#### To be done
Give back exactly the lines that run from the line containing "Between pixel 10" through the end of the listing below. Leave out every other line.
------ Data provided
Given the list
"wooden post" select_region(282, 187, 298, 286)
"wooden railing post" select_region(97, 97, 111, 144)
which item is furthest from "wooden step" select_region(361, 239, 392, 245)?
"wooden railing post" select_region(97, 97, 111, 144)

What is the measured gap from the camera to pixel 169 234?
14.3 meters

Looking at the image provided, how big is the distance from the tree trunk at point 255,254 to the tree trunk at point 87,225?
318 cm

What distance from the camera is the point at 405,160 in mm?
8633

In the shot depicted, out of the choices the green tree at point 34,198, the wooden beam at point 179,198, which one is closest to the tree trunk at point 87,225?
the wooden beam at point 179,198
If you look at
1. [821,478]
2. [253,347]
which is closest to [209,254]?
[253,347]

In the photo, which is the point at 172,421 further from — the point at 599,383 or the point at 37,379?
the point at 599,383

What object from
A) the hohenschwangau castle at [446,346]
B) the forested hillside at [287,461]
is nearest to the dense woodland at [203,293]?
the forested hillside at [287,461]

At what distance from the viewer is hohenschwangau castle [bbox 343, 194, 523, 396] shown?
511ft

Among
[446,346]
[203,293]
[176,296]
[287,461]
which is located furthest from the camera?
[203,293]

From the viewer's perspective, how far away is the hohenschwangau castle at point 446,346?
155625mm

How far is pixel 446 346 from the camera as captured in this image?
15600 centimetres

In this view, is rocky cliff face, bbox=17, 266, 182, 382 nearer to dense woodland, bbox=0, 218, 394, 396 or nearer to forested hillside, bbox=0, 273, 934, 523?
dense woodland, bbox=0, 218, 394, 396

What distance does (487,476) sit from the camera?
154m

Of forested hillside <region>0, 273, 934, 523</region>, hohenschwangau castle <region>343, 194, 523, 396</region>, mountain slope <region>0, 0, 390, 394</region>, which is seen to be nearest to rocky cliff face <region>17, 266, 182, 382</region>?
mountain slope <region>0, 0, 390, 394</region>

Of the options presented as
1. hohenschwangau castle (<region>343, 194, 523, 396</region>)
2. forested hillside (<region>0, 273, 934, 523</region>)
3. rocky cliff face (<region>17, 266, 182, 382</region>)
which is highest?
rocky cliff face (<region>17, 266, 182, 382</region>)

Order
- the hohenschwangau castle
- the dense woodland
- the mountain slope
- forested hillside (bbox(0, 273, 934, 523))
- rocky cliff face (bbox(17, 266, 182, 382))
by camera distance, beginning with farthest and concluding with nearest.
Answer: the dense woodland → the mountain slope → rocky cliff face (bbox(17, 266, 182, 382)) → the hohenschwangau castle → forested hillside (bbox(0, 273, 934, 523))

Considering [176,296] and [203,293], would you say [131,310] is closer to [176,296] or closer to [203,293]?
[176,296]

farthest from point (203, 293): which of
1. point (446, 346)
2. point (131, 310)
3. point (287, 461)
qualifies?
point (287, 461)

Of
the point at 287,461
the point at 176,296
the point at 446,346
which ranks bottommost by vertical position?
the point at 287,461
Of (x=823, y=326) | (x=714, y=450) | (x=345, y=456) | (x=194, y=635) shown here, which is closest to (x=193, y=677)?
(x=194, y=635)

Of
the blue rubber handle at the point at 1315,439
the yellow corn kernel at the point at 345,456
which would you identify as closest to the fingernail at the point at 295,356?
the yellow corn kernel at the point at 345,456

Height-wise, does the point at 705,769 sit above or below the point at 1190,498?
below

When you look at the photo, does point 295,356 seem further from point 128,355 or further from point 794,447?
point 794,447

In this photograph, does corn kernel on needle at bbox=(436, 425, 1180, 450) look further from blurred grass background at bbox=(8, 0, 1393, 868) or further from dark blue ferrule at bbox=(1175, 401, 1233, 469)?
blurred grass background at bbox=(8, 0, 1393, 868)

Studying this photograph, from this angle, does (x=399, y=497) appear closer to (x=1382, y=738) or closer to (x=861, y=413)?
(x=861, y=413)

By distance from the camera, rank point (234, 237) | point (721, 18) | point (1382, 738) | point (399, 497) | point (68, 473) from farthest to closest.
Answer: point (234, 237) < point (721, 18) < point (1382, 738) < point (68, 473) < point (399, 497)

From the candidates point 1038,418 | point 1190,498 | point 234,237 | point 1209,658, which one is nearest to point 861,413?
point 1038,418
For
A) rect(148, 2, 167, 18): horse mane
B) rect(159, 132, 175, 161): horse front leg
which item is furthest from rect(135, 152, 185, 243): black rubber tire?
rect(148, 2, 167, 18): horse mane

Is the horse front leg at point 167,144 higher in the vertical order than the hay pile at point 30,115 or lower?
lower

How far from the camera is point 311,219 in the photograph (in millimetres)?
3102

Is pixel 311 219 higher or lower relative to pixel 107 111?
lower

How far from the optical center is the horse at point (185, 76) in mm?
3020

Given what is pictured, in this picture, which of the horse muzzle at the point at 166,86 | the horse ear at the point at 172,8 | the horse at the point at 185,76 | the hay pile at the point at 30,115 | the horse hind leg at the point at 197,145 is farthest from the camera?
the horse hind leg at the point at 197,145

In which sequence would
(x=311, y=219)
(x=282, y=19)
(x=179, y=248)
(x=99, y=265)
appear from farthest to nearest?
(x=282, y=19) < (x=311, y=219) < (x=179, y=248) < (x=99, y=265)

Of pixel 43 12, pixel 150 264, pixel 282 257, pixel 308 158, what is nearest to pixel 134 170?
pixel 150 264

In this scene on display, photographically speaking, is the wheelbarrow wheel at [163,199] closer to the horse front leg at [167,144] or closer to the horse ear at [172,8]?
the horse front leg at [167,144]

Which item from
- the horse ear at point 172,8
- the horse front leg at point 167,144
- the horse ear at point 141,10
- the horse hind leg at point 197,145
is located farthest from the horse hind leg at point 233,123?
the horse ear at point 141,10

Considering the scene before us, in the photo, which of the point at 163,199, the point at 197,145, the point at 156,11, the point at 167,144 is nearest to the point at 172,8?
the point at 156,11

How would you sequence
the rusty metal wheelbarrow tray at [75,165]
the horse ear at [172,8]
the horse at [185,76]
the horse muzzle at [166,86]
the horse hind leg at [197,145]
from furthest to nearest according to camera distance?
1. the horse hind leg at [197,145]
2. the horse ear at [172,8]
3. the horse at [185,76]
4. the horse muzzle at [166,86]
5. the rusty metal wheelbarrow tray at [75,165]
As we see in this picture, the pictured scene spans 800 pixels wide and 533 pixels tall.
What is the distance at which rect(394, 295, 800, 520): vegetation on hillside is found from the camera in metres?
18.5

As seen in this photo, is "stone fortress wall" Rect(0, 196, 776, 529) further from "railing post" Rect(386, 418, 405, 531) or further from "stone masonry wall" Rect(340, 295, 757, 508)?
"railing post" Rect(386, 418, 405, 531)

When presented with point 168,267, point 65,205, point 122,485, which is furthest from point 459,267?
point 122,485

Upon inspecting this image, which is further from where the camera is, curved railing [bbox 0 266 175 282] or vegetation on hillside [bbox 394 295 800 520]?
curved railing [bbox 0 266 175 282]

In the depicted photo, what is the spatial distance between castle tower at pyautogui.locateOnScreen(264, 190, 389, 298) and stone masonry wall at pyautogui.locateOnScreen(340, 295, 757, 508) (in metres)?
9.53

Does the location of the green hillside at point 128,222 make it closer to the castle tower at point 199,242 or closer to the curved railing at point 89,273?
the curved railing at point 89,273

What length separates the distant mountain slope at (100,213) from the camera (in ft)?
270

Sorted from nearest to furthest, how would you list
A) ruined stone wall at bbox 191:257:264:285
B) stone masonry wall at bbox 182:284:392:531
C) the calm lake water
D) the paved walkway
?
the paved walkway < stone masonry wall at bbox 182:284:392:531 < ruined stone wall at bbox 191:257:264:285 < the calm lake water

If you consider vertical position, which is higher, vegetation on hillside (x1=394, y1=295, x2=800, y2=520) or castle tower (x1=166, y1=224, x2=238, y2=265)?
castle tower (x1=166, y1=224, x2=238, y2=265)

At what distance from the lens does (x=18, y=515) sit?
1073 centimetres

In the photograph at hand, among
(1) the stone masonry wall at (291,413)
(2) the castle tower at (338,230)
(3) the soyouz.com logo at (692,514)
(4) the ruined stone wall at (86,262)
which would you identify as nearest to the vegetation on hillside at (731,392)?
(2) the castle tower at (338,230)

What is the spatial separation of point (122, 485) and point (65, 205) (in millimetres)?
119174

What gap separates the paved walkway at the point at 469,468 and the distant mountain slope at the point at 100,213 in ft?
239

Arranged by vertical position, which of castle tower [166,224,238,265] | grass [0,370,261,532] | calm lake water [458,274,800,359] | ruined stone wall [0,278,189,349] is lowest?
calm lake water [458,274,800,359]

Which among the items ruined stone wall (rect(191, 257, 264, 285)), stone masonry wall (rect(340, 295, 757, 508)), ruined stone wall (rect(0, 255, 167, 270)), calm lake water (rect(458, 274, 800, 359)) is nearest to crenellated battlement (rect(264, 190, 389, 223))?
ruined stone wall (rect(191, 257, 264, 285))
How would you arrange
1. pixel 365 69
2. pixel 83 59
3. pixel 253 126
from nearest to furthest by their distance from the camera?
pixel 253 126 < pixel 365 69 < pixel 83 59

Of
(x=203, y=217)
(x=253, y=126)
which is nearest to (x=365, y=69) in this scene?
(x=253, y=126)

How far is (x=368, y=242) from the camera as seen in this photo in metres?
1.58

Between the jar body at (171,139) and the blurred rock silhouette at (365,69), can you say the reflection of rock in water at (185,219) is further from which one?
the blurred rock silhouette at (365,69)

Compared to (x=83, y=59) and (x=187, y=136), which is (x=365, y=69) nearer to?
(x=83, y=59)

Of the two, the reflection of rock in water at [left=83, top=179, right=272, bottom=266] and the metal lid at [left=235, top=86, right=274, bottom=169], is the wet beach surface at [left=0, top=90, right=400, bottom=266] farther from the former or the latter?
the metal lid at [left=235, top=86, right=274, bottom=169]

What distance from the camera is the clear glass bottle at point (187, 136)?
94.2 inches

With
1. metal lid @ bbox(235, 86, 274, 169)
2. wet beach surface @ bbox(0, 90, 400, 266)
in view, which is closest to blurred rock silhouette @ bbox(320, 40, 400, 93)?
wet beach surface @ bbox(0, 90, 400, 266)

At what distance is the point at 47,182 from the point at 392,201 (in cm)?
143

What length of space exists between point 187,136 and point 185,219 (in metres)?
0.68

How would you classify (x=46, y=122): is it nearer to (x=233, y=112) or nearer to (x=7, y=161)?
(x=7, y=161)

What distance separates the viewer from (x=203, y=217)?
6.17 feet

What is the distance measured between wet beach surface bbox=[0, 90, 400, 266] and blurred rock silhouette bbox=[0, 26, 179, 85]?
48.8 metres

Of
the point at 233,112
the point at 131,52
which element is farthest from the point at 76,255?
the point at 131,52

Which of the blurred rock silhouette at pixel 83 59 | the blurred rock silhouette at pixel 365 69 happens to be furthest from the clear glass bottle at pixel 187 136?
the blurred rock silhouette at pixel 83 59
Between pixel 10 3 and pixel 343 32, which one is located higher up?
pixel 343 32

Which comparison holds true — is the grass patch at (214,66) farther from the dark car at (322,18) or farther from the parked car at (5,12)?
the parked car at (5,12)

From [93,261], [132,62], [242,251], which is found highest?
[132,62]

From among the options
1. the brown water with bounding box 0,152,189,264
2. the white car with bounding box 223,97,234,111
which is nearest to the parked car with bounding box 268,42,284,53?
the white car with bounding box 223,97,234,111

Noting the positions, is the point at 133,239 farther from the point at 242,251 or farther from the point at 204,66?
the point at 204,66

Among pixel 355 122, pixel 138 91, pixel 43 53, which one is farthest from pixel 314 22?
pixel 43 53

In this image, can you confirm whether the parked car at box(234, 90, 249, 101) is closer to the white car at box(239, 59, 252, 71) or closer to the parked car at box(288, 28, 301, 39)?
------------
#### Solution
Between pixel 10 3 and pixel 343 32, which one is located higher up?
pixel 343 32

Which comparison holds true — is the grass patch at (214,66) farther from the dark car at (322,18) or farther from the parked car at (5,12)?
the parked car at (5,12)

From [93,261], [132,62], [242,251], which is found highest?
[132,62]

From among the options
1. the brown water with bounding box 0,152,189,264
2. the white car with bounding box 223,97,234,111
which is nearest to the parked car with bounding box 268,42,284,53?
the white car with bounding box 223,97,234,111

Noting the positions, is the point at 133,239 farther from the point at 242,251 or farther from the point at 204,66?
the point at 204,66

Among pixel 355 122, pixel 138 91, pixel 43 53, which one is farthest from pixel 314 22?
pixel 43 53

In this image, can you confirm whether the parked car at box(234, 90, 249, 101) is closer to the white car at box(239, 59, 252, 71) or closer to the parked car at box(288, 28, 301, 39)?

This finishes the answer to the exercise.